Find out the average number of comment ask posts receive by hour created.

In [5]:

# Create the list of the data we want to focus
import datetime as dt
result_list = []
for ask_post in ask_posts:
    created_time = ask_post[6] # The time the post was created
    num_comments = ask_post[4] # The number of comments the post got
    result_list.append([created_time,num_comments])

# Create dictionaries for later use
counts_by_hour = {} # Counting the total number of post by hour the post was created
comments_by_hour = {} # Counting the number of comment by hour the post was created

# Count the total post and comment by hour the post was created
for result in result_list:
    date_time = result[0]
    num_comment = result[1]
    date_time = dt.datetime.strptime(date_time,"%m/%d/%Y %H:%M") #Changing the format of date and time in result list
    hour = dt.datetime.strftime(date_time,"%H")
    if hour not in counts_by_hour:
        counts_by_hour[hour] = 1
        comments_by_hour[hour] = int(num_comment)
    else:
        counts_by_hour[hour] += 1
        comments_by_hour[hour] += int(num_comment)
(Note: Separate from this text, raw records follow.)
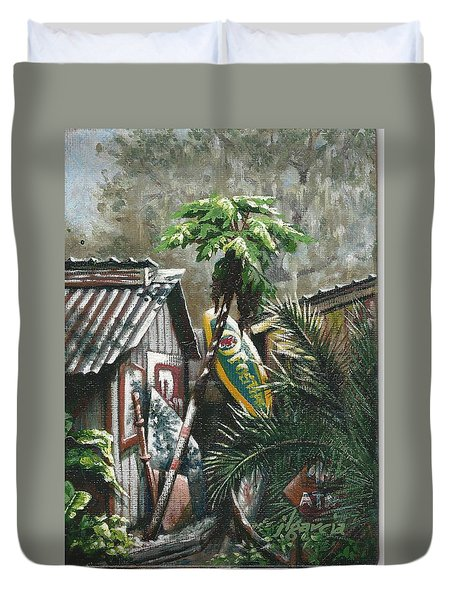 Skippers Smokehouse At Daylight Duvet Cover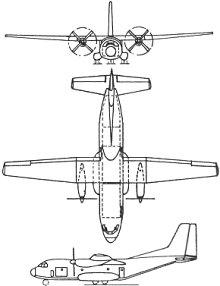 Plan 3 vues du Aérospatiale-MBB C-160 Transall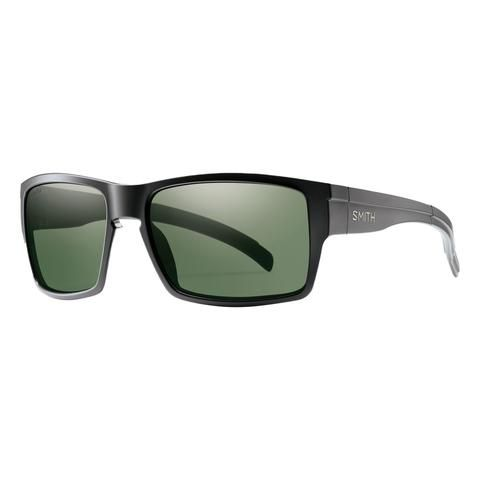 445f9f6574c2f Smith Optics Outlier XL Chromapop Men s Polarized Sunglasses ...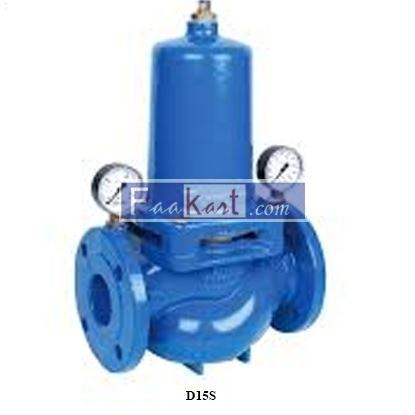 Picture of D15S  Honeywell PRESSURE REDUCING VALVE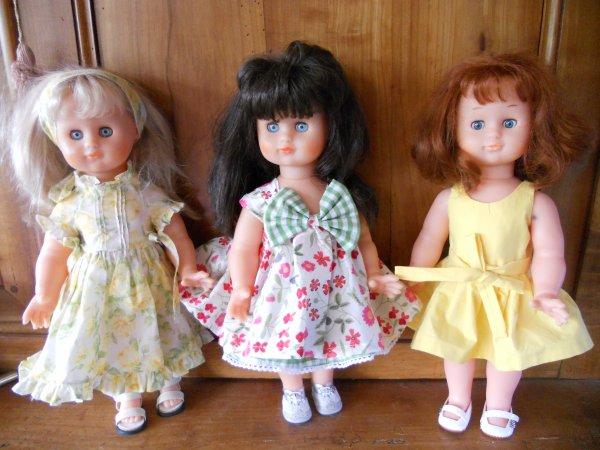 Trois EMILIE ...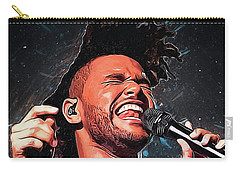 The Weeknd Carry-all Pouch by Semih Yurdabak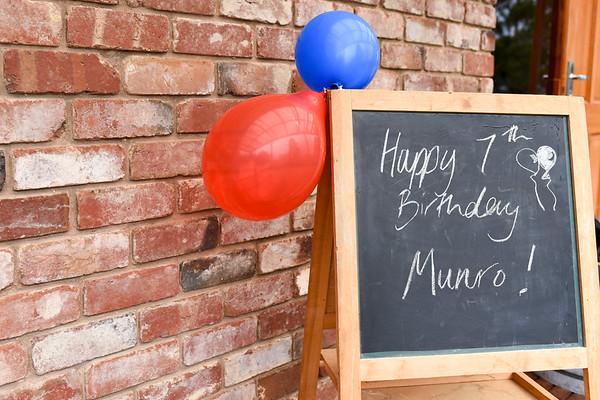 Munro's 7th Birthday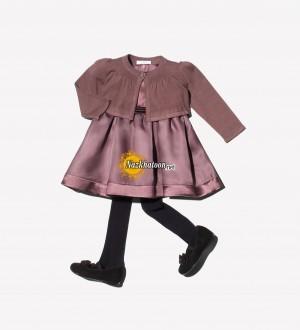 21 5 300x330 مدل لباس کودک / فصل پاییز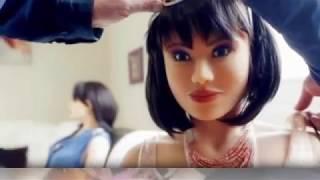 Download Video Lihat,!! Pembuatan BONEKA Ini Untuk di Nikahi Dan Bisa di Ajak 'Gituan'  Membuat Orang.. MP3 3GP MP4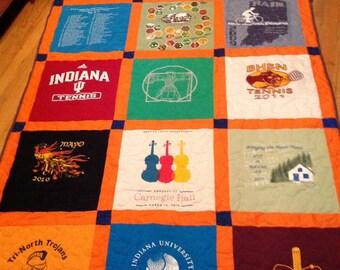 18 tshirt quilt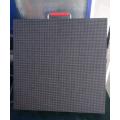 P3.91 LED-Anzeige für die Vermietung im Freien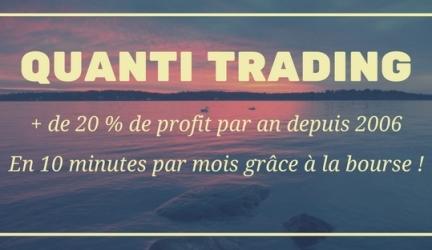Viken Tchoboian : Avis sur le Club Quanti Trading (+20%/an en Bourse)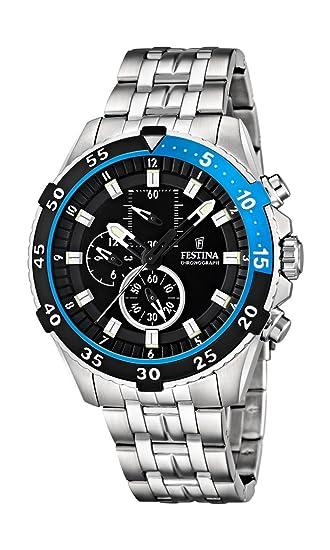 Festina F16603/3 - Reloj de Pulsera con cronógrafo para Hombre (Mecanismo de Cuarzo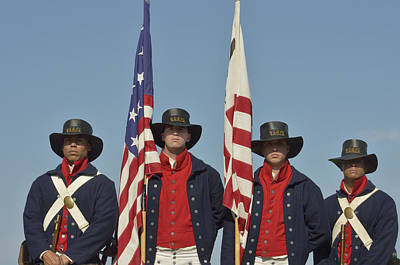 Honor Guard  Print by Marianne Campolongo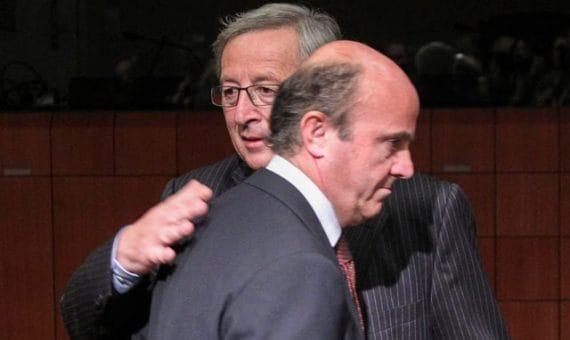 Bruselas proporcionará a España inversiones en 3.870 millones de euros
# Calculate the average number of comment for posts created in every hour of the day
avg_by_hour = []
for hour in counts_by_hour:
    avg_comments = comments_by_hour[hour] / counts_by_hour[hour]
    avg_by_hour.append([hour,avg_comments])

Then, we will sort the list avg_by_hour from the highest values to get the top 5 hours for Ask Post comments.

In [7]:

# Create the list which swap the value of avg_by_hour list
swap_avg_by_hour = []
for hour in avg_by_hour:
    swap_avg_by_hour.append([hour[1],hour[0]])
print(swap_avg_by_hour)

# Sort the swapped list
sorted_swap = sorted(swap_avg_by_hour, reverse = True)

# Print the Top 5 hours for Ask Post Comments
print(sorted_swap[:5])

[[5.5777777777777775, '09'], [14.741176470588234, '13'], [13.440677966101696, '10'], [13.233644859813085, '14'], [16.796296296296298, '16'], [7.985294117647059, '23'], [9.41095890410959, '12'], [11.46, '17'], [38.5948275862069, '15'], [16.009174311926607, '21'], [21.525, '20'], [23.810344827586206, '02'], [13.20183486238532, '18'], [7.796296296296297, '03'], [10.08695652173913, '05'], [10.8, '19'], [11.383333333333333, '01'], [6.746478873239437, '22'], [10.25, '08'], [7.170212765957447, '04'], [8.127272727272727, '00'], [9.022727272727273, '06'], [7.852941176470588, '07'], [11.051724137931034, '11']]
[[38.5948275862069, '15'], [23.810344827586206, '02'], [21.525, '20'], [16.796296296296298, '16'], [16.009174311926607, '21']]

To increase the readability, we will use str.format to generate the final result.

In [9]:

# Print the formatted hour and average as the final data of the analysis
for comments in sorted_swap:
    hour = comments[1]
    formatted_hour = dt.datetime.strptime(hour,'%H')
    formatted_hour = dt.datetime.strftime(formatted_hour,'%H:%M')
    result_line = "{}: {:.2f} average comments per post".format(formatted_hour, comments[0])
    print(result_line)

15:00: 38.59 average comments per post
02:00: 23.81 average comments per post
20:00: 21.52 average comments per post
16:00: 16.80 average comments per post
21:00: 16.01 average comments per post
13:00: 14.74 average comments per post
10:00: 13.44 average comments per post
14:00: 13.23 average comments per post
18:00: 13.20 average comments per post
17:00: 11.46 average comments per post
01:00: 11.38 average comments per post
11:00: 11.05 average comments per post
19:00: 10.80 average comments per post
08:00: 10.25 average comments per post
05:00: 10.09 average comments per post
12:00: 9.41 average comments per post
06:00: 9.02 average comments per post
00:00: 8.13 average comments per post
23:00: 7.99 average comments per post
07:00: 7.85 average comments per post
03:00: 7.80 average comments per post
04:00: 7.17 average comments per post
22:00: 6.75 average comments per post
09:00: 5.58 average comments per post

As we can see from the data above, to have the highest chance to receive most comments from Hacker News, is to create a Ask post at 3pm EST (or 3am in HK time zone). Average of 38.59 comments will be received to such posts.

Summary¶

In this project, we analyzed the posts from Hacker News to find the post type and time period to attract the most comments. The conculsion we found is that, by asking the question at 3pm EST, the post will likely to receive most comments in Hacker News.